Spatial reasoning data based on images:
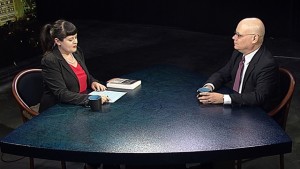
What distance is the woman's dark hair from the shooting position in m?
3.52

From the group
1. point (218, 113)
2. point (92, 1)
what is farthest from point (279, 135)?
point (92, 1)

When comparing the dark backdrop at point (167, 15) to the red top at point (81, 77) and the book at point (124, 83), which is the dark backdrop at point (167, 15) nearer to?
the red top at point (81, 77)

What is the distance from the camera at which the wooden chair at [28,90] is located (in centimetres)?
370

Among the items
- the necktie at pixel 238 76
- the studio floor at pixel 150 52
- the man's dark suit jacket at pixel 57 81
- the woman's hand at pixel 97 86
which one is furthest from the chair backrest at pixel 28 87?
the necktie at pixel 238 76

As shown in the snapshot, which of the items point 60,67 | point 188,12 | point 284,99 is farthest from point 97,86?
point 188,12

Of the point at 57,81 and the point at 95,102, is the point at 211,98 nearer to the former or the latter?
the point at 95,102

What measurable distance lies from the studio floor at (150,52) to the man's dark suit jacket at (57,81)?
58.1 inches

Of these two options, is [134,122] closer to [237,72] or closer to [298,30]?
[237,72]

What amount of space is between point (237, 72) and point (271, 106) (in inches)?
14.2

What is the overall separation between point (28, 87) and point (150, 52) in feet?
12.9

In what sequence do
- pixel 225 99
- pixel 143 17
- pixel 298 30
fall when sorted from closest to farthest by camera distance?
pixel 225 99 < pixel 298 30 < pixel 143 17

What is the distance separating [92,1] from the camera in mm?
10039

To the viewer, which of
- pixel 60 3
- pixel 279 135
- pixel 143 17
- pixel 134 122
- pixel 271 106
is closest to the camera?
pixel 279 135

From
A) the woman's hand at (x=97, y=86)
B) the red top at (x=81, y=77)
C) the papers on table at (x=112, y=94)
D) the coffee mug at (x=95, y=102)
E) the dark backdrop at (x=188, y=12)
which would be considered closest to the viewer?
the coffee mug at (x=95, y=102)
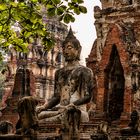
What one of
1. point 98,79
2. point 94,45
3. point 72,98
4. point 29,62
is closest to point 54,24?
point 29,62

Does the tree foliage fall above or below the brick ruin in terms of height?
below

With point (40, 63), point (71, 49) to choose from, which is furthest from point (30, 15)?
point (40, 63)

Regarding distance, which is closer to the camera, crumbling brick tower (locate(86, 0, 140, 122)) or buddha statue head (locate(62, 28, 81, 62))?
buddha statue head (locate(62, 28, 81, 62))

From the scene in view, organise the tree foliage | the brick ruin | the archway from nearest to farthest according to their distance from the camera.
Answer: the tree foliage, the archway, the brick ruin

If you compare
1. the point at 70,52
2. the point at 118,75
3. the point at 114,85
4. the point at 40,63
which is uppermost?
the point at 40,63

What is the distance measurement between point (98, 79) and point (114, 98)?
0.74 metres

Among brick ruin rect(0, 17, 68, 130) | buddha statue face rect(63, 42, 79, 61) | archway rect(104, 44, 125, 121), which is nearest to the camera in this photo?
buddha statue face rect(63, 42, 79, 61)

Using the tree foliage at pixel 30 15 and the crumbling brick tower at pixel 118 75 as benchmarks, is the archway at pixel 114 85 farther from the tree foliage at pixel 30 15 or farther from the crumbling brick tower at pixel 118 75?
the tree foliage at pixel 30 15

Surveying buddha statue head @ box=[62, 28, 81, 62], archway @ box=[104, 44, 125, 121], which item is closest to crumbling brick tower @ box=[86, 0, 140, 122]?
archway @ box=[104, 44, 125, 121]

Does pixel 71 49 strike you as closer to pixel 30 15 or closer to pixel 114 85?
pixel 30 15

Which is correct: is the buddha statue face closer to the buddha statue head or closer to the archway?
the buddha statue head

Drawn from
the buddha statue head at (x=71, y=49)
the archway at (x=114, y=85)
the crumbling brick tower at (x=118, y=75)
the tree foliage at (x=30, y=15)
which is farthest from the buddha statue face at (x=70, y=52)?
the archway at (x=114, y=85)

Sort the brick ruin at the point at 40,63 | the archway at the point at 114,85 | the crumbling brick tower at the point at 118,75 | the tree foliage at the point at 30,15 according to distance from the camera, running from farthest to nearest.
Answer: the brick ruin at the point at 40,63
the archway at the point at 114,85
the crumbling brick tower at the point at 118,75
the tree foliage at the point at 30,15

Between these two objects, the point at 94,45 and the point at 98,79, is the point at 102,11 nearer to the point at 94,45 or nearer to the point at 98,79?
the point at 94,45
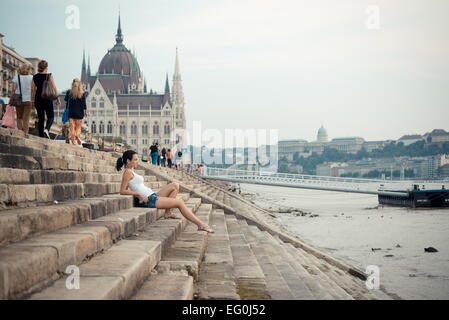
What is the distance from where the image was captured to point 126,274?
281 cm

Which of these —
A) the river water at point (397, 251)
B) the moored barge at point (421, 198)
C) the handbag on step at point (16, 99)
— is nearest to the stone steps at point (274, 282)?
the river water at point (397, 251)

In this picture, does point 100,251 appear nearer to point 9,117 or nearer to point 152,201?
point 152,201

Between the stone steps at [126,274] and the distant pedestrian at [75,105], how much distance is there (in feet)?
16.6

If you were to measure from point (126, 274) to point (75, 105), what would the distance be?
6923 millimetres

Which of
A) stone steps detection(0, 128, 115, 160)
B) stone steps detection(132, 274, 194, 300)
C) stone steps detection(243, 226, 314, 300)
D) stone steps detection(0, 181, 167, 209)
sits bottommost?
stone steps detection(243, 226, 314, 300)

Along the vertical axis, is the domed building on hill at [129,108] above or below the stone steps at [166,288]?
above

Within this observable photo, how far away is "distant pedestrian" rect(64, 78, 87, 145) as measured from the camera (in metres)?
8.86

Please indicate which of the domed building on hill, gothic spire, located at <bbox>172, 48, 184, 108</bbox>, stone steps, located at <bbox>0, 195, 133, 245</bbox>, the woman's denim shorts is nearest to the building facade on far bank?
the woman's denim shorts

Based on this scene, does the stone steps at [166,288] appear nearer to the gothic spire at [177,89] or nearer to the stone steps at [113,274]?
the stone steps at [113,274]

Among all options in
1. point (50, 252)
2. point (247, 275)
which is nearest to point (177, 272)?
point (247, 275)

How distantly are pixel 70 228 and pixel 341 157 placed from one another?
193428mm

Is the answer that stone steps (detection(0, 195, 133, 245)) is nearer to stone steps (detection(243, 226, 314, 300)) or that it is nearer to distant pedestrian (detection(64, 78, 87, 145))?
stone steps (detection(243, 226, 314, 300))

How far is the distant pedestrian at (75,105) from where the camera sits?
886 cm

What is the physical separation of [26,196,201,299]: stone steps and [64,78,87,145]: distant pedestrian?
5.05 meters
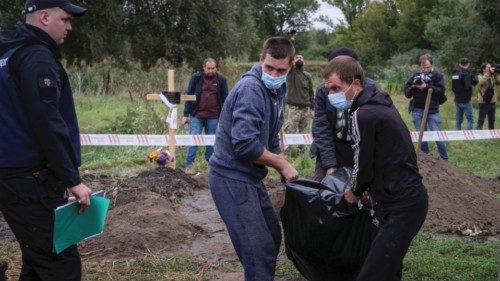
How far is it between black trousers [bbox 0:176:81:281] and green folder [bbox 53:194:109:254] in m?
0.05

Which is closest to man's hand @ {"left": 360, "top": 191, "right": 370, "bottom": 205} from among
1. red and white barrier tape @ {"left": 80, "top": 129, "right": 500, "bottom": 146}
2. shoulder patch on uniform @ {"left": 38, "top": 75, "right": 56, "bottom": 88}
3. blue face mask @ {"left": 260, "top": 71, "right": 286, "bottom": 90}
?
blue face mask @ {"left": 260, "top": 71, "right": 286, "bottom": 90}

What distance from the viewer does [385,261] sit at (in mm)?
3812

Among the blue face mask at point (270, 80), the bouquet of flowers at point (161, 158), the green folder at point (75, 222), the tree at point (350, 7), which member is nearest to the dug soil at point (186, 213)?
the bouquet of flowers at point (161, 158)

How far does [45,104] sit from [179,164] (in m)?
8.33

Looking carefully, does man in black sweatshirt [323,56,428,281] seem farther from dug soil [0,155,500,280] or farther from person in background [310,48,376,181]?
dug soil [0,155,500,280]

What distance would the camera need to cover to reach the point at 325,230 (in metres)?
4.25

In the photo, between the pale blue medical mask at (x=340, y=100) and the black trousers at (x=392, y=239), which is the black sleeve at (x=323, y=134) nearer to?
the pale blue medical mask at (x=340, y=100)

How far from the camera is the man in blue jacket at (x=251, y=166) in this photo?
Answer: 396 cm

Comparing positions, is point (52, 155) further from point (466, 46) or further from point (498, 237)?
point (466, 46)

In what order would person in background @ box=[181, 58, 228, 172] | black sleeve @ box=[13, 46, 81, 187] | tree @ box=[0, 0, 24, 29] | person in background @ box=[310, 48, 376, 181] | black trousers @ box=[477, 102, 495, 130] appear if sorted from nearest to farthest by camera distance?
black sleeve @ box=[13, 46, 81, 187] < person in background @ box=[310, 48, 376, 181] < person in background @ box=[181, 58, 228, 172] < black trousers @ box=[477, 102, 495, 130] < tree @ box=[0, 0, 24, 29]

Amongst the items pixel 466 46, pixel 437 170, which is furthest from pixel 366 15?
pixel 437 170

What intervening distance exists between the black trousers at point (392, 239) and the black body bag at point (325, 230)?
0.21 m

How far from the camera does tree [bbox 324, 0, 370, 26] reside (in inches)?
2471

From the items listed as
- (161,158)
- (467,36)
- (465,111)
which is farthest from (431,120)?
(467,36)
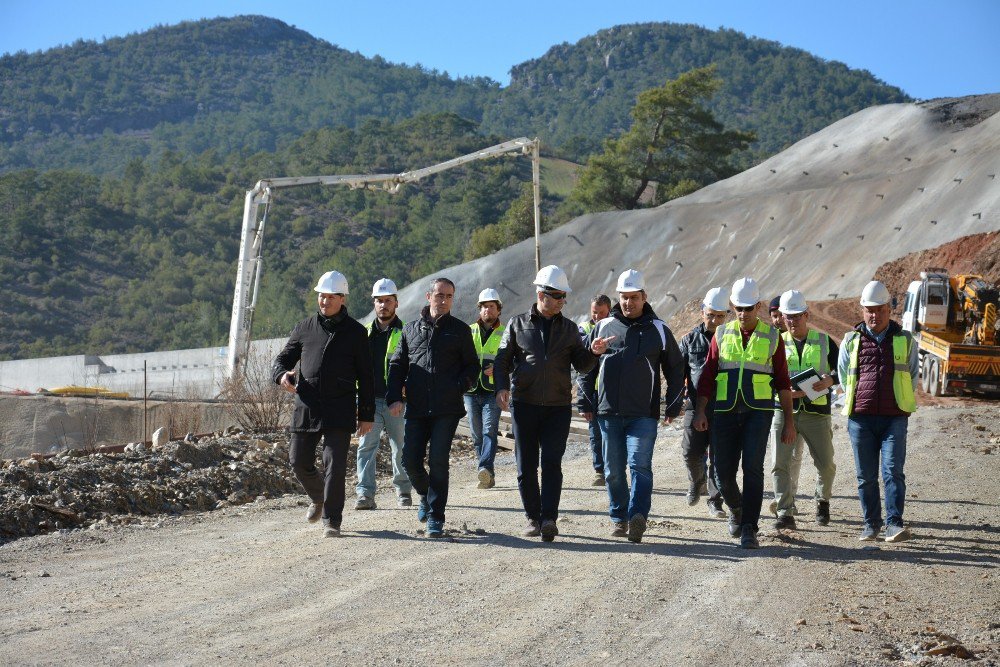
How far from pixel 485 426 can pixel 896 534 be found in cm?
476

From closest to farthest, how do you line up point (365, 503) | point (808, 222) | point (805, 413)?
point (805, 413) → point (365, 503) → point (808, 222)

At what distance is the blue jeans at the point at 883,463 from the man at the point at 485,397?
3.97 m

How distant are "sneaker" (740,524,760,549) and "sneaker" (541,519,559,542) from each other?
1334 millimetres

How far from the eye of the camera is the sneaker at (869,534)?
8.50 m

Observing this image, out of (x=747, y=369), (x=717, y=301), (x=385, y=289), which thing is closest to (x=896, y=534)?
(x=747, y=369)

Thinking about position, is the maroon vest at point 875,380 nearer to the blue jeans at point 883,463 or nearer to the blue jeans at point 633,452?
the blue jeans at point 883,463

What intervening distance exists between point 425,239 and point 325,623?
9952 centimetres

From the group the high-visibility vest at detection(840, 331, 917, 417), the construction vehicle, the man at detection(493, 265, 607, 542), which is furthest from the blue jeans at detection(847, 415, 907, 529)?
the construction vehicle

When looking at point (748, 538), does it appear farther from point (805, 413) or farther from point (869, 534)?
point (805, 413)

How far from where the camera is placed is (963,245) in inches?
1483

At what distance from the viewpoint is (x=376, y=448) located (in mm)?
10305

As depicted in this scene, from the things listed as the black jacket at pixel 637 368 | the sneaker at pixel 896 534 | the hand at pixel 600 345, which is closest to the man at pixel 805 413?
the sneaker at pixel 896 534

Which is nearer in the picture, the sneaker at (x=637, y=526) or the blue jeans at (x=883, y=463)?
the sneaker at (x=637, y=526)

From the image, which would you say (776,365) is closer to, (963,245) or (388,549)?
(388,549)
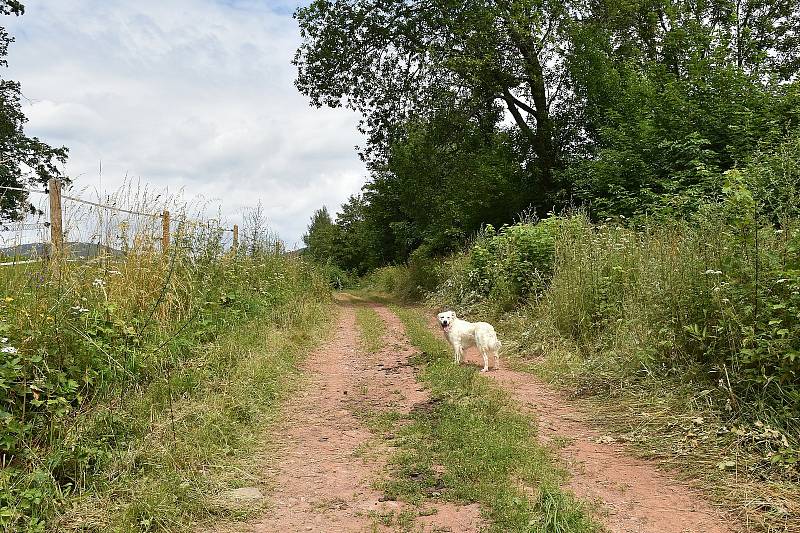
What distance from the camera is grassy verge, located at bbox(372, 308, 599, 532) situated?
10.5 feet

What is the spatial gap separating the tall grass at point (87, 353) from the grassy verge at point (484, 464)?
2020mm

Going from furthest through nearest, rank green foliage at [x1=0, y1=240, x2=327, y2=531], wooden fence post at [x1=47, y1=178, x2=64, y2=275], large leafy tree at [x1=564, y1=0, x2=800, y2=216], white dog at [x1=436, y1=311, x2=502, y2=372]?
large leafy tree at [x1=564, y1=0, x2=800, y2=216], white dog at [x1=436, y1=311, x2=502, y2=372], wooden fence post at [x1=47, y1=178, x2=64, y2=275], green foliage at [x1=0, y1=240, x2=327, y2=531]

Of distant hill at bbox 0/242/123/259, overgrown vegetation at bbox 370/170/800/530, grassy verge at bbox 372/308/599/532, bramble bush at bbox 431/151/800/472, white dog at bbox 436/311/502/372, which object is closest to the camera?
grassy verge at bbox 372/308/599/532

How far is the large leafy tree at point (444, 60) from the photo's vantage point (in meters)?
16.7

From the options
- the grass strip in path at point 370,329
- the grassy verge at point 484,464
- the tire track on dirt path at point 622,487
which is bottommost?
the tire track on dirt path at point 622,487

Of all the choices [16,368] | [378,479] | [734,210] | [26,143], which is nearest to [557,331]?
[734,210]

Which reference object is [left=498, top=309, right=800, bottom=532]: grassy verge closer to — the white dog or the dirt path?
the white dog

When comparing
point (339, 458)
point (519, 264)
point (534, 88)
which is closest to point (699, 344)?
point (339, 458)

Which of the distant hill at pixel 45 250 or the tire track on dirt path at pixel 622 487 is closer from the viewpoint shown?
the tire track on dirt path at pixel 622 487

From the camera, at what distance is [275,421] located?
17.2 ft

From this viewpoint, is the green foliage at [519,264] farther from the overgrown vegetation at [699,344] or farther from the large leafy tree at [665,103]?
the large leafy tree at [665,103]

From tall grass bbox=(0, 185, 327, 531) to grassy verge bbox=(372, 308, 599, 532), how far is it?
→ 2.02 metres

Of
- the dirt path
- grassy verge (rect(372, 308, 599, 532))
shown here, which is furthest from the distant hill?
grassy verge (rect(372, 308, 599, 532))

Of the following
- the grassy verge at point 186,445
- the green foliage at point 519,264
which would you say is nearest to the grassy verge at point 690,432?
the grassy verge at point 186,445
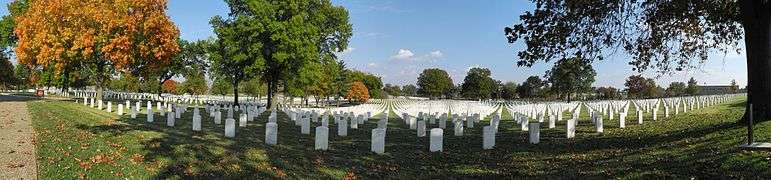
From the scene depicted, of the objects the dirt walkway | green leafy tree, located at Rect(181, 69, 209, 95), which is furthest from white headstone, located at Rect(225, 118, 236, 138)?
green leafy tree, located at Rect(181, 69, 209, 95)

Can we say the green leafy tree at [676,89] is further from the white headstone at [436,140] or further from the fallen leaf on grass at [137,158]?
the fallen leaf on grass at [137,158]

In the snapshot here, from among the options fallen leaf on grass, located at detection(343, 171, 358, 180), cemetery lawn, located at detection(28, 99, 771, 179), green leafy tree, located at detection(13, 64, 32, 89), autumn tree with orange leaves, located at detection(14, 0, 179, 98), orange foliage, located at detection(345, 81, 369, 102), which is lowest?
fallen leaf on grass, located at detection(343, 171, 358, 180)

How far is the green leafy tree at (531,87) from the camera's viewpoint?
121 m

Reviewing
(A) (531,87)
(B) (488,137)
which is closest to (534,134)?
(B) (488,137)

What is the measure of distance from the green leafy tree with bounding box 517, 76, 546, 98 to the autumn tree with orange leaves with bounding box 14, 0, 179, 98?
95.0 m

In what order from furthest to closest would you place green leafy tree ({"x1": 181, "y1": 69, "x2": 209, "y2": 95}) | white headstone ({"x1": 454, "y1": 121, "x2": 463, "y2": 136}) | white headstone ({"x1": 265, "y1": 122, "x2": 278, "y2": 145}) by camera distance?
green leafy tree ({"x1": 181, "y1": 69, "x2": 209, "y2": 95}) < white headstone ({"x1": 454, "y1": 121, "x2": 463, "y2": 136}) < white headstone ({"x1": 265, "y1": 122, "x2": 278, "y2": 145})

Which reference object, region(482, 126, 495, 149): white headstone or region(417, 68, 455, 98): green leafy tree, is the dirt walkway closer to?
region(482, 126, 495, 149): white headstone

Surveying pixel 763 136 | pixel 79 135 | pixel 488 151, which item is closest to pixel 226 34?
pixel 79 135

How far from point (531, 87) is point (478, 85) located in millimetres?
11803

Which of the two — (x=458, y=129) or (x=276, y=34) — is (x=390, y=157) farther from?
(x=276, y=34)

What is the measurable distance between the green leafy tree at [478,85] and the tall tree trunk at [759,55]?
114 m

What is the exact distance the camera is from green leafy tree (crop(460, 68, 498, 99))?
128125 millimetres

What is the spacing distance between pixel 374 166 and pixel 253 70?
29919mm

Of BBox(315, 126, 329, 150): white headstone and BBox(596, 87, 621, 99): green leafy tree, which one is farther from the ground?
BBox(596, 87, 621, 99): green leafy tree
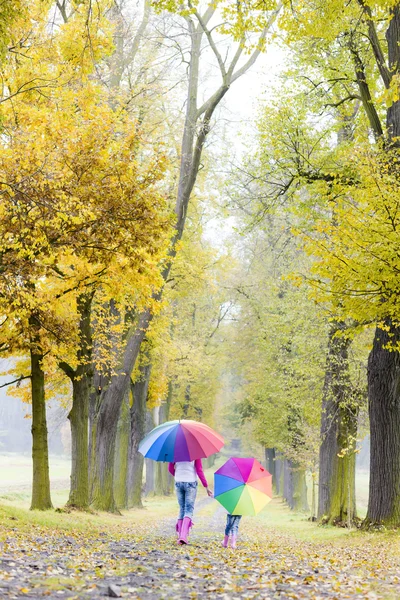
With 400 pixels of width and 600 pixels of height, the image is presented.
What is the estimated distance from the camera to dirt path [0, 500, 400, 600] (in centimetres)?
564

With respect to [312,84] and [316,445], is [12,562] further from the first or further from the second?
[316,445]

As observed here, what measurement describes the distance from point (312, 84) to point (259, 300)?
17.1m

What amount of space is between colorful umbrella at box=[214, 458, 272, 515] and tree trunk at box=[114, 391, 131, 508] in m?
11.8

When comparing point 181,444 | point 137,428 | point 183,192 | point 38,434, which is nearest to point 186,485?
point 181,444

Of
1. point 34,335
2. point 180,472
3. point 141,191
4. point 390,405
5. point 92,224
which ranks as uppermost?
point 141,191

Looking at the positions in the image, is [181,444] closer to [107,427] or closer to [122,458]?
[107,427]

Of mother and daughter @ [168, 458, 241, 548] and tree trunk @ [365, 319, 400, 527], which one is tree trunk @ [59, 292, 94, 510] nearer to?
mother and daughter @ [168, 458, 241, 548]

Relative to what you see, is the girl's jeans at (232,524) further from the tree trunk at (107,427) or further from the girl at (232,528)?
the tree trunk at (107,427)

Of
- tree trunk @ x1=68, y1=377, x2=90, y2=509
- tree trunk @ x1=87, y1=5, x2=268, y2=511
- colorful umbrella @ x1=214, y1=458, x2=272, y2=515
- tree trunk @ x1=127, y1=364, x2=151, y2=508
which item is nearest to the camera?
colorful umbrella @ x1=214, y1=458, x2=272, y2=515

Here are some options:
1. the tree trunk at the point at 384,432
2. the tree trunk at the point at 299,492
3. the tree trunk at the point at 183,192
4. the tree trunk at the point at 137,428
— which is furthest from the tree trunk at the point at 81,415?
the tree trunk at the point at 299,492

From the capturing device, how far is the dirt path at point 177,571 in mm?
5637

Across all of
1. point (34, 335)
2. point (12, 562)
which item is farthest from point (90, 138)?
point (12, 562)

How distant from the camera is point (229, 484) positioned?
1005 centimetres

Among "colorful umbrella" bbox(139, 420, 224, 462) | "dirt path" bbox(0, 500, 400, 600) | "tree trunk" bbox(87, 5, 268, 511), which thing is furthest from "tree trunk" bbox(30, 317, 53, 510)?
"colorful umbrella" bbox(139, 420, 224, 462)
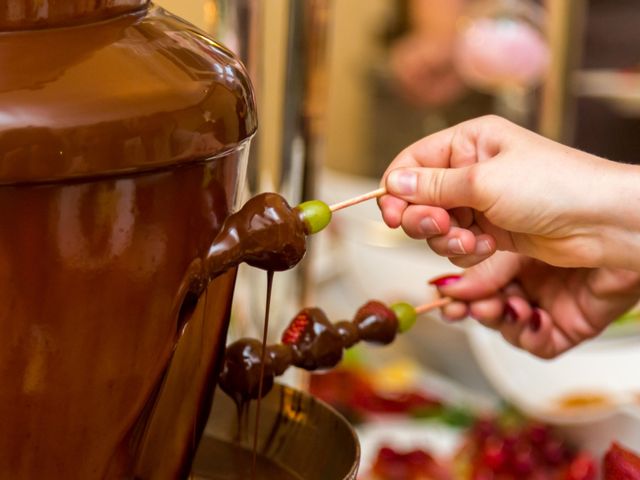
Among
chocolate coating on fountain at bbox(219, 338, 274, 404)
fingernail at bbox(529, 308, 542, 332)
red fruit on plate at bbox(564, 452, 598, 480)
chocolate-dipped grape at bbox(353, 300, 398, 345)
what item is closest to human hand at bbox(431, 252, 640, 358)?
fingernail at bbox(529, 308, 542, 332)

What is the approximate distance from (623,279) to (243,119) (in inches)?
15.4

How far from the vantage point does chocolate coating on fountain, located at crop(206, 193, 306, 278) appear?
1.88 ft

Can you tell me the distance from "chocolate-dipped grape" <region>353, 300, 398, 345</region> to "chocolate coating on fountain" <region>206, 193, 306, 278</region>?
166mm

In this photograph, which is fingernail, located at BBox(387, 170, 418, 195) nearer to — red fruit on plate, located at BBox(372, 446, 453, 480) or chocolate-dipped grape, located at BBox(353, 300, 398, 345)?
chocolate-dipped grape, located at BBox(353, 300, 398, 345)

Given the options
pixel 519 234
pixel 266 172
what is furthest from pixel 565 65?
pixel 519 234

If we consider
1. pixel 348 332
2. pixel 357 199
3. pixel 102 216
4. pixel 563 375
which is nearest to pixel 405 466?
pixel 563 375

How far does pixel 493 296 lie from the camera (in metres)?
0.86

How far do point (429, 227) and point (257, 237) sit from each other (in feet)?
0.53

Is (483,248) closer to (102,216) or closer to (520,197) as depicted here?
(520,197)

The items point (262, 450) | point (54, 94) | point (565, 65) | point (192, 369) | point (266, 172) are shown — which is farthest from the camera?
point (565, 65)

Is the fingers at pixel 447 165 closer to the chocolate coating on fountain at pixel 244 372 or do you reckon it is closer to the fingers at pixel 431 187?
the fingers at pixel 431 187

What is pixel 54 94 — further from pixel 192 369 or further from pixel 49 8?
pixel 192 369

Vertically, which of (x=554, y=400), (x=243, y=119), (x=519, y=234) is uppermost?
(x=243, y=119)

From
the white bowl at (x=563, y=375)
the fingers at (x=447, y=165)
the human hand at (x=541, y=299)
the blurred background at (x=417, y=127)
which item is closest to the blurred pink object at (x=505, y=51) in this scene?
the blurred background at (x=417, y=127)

* **Instruction**:
Copy out the records word for word, from their beginning through the line containing "pixel 225 99 < pixel 298 30 < pixel 143 17", with both ends included. Leave the pictures out of your copy.

* **Response to the exercise**:
What distance is the woman's dark hair from the shooting position in m?
3.52

From the group
1. point (218, 113)
2. point (92, 1)
what is farthest from point (279, 135)?
point (92, 1)

When comparing the dark backdrop at point (167, 15) to the red top at point (81, 77) and the book at point (124, 83), which is the dark backdrop at point (167, 15) nearer to?
the red top at point (81, 77)

What is the distance from the camera at which the wooden chair at [28,90] is located (in centimetres)?
370

Among the items
- the necktie at pixel 238 76
- the studio floor at pixel 150 52
- the man's dark suit jacket at pixel 57 81
- the woman's hand at pixel 97 86
which one is furthest from the chair backrest at pixel 28 87?
the necktie at pixel 238 76

As shown in the snapshot, which of the items point 60,67 | point 188,12 | point 284,99 is farthest from point 97,86?
point 188,12

Of the point at 57,81 and the point at 95,102, is the point at 211,98 nearer to the former or the latter?
the point at 95,102

What measurable distance lies from the studio floor at (150,52) to the man's dark suit jacket at (57,81)?
58.1 inches

Of these two options, is [134,122] closer to [237,72] or closer to [298,30]?
[237,72]

What amount of space is between point (237, 72) and point (271, 106) (in inches)?
14.2

What is the overall separation between point (28, 87) and point (150, 52) in feet?
12.9

In what sequence do
- pixel 225 99
- pixel 143 17
- pixel 298 30
fall when sorted from closest to farthest by camera distance?
pixel 225 99 < pixel 298 30 < pixel 143 17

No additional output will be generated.